Input data below:

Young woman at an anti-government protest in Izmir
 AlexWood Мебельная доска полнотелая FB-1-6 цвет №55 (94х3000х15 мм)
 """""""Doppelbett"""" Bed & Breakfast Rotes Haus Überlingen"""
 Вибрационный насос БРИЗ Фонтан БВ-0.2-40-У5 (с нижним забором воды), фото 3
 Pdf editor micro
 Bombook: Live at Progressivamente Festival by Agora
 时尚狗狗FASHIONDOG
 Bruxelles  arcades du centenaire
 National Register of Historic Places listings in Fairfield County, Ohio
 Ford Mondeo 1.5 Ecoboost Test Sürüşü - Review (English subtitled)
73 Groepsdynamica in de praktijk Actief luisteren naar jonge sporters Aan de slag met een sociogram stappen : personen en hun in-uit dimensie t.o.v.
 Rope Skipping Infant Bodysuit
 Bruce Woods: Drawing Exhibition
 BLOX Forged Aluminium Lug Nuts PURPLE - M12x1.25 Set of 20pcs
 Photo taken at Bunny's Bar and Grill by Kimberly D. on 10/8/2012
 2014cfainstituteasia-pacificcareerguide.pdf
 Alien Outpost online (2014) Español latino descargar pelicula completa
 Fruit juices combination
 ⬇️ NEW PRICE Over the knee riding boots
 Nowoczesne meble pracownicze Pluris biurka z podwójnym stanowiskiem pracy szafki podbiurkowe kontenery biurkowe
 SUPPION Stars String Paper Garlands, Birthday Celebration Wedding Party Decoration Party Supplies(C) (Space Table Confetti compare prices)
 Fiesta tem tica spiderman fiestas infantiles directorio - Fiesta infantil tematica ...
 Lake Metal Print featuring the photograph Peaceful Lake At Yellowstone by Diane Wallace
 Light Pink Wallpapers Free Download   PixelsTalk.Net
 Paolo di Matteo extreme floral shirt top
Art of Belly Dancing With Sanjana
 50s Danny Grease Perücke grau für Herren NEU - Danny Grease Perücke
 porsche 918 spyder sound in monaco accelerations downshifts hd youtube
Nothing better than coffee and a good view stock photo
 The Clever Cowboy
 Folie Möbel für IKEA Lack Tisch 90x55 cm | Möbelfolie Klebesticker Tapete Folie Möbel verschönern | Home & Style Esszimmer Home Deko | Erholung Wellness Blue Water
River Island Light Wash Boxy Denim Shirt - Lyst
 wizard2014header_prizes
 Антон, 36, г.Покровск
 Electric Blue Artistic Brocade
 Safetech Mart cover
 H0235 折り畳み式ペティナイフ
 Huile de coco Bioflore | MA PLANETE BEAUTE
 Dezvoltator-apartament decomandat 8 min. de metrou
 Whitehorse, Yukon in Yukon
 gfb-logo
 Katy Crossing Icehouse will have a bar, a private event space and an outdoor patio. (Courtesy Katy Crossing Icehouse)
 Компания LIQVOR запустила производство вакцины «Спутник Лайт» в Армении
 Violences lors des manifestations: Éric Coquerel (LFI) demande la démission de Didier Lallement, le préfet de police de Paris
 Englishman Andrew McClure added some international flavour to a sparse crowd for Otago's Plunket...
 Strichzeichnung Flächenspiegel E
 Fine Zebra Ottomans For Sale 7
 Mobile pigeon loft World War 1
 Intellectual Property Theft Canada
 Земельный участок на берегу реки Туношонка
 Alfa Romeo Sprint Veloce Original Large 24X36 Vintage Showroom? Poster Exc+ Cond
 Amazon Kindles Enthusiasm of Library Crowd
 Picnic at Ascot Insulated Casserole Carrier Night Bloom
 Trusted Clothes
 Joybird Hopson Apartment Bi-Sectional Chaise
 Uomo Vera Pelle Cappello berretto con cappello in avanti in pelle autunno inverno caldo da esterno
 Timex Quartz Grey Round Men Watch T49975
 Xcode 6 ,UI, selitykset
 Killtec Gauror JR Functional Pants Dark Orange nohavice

End of Input data.

## Activity
Look back at the entries above and repeat, unchanged, every line from the line holding "Вибрационный насос БРИЗ" through the line holding "SUPPION Stars String".

## Result of the task
 Вибрационный насос БРИЗ Фонтан БВ-0.2-40-У5 (с нижним забором воды), фото 3
 Pdf editor micro
 Bombook: Live at Progressivamente Festival by Agora
 时尚狗狗FASHIONDOG
 Bruxelles  arcades du centenaire
 National Register of Historic Places listings in Fairfield County, Ohio
 Ford Mondeo 1.5 Ecoboost Test Sürüşü - Review (English subtitled)
73 Groepsdynamica in de praktijk Actief luisteren naar jonge sporters Aan de slag met een sociogram stappen : personen en hun in-uit dimensie t.o.v.
 Rope Skipping Infant Bodysuit
 Bruce Woods: Drawing Exhibition
 BLOX Forged Aluminium Lug Nuts PURPLE - M12x1.25 Set of 20pcs
 Photo taken at Bunny's Bar and Grill by Kimberly D. on 10/8/2012
 2014cfainstituteasia-pacificcareerguide.pdf
 Alien Outpost online (2014) Español latino descargar pelicula completa
 Fruit juices combination
 ⬇️ NEW PRICE Over the knee riding boots
 Nowoczesne meble pracownicze Pluris biurka z podwójnym stanowiskiem pracy szafki podbiurkowe kontenery biurkowe
 SUPPION Stars String Paper Garlands, Birthday Celebration Wedding Party Decoration Party Supplies(C) (Space Table Confetti compare prices)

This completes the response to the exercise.